**EXERCISE INSTRUCTIONS:** Output exactly the lines that run from the line with "How much physical" to the end of the material, both ends included, and no other lines.

##### STORED DATA

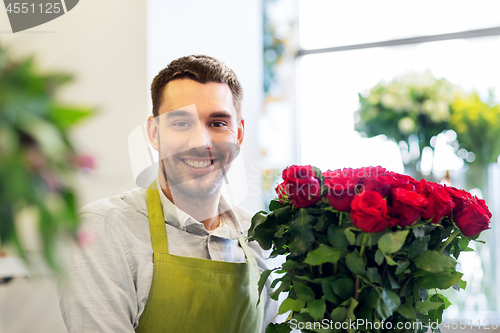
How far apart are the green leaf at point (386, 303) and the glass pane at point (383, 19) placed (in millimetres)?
1819

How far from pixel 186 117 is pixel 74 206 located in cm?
77

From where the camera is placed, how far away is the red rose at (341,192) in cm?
59

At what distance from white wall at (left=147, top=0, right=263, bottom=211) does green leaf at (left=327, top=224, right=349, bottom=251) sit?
32.2 inches

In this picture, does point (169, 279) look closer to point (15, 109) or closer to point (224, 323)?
point (224, 323)

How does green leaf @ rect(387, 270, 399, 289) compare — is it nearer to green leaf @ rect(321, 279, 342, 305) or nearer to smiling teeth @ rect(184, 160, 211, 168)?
green leaf @ rect(321, 279, 342, 305)

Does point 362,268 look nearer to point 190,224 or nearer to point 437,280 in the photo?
A: point 437,280

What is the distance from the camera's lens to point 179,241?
3.06 feet

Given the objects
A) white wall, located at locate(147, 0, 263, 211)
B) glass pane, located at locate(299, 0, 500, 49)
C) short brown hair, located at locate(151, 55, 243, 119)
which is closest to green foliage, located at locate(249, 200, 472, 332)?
short brown hair, located at locate(151, 55, 243, 119)

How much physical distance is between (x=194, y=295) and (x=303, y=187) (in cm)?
38

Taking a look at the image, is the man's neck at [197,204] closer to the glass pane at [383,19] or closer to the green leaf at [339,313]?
the green leaf at [339,313]

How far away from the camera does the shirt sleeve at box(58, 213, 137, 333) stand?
2.51ft

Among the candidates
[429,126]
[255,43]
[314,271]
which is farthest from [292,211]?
[255,43]

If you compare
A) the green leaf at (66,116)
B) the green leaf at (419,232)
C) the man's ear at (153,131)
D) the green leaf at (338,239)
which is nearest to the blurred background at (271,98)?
the green leaf at (66,116)

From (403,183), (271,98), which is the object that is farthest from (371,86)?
(403,183)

##########

**ANSWER IN FULL:**
How much physical distance is between (x=194, y=295) and (x=303, y=187) (in cm)?
38

Taking a look at the image, is the man's neck at [197,204] closer to the glass pane at [383,19] or closer to the green leaf at [339,313]?
the green leaf at [339,313]

How far away from the camera does the shirt sleeve at box(58, 213, 137, 333) stand?
2.51ft

Among the candidates
[429,126]
[255,43]
[314,271]
which is farthest from [292,211]?
[255,43]

If you compare
A) the green leaf at (66,116)
B) the green leaf at (419,232)
C) the man's ear at (153,131)
D) the green leaf at (338,239)
which is nearest to the blurred background at (271,98)?
the green leaf at (66,116)

From (403,183), (271,98), which is the object that is farthest from (371,86)?
(403,183)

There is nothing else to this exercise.